VPN Deployment and Scalability
When you are deploying large VPN installations or a huge road-warrior (roaming user) base, consider a sound design that includes PKI, VPN concentrators, and a unified approach toward VPN clients with a clear set of policies. Also keep in mind that DHCP over IPSec is "not yet there."
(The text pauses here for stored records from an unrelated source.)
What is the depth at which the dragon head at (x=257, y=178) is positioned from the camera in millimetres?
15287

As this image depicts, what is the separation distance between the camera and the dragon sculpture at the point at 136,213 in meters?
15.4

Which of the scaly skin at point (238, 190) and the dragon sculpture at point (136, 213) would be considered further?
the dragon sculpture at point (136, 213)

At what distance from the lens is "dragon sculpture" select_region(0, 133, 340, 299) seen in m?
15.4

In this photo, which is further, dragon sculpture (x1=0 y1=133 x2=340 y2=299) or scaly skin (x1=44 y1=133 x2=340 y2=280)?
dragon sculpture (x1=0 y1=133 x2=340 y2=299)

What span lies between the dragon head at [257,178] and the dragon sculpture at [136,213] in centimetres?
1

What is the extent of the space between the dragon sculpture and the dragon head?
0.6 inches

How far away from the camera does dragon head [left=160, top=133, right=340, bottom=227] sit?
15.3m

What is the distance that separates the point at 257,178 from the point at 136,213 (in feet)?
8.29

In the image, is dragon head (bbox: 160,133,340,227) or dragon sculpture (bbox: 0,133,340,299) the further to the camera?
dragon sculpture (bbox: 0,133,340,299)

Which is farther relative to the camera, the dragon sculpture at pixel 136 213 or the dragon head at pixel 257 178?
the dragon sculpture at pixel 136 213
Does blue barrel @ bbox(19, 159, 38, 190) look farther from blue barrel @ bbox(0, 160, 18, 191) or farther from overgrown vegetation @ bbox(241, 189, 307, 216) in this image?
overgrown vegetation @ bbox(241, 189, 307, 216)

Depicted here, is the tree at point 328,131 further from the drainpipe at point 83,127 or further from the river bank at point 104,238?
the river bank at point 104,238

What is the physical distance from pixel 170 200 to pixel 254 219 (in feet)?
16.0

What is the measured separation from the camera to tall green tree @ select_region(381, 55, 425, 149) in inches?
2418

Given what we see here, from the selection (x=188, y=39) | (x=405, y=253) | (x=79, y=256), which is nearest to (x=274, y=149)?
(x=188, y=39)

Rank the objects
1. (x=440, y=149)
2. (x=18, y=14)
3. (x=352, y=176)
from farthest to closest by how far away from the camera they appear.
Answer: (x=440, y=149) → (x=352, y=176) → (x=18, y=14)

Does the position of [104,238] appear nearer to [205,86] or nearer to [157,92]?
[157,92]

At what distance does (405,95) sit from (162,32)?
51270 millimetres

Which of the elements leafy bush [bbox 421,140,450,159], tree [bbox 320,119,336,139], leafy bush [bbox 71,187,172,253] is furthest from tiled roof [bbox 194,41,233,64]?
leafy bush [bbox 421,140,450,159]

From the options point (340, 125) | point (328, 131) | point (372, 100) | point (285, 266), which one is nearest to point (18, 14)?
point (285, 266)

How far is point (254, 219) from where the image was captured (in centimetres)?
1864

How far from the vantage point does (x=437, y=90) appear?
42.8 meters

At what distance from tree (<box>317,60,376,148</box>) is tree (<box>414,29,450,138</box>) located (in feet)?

Point-to-point tunnels do not scale; however, hub-and-spoke topologies remedy the problem to at least some extent. A sound IP addressing concept and routing architecture is of crucial importance, too. Keep in mind that tunnels per se do not provide security to the involved clients, hosts, or gateways, and because of their transparent nature, tunnels do nothing for malicious code defense. Therefore, it is recommended to secure tunnel termination devices with packet filters, stateful-inspection firewalls, or personal firewalls.
NOTE
Some VPN client software implementations such as Cisco's offer the feature of a simple integrated firewall that blocks all traffic that does not traverse legitimate tunnels. This is far easier to deploy and manage than complicated policies pushed down to complex client firewall engines. Be warned also that personal firewalls do not always happily coexist with VPN client software and can cause unrecoverable system screwups. Finally, do not ruin a sound architecture to accommodate IPSec clients behind a NAT gateway.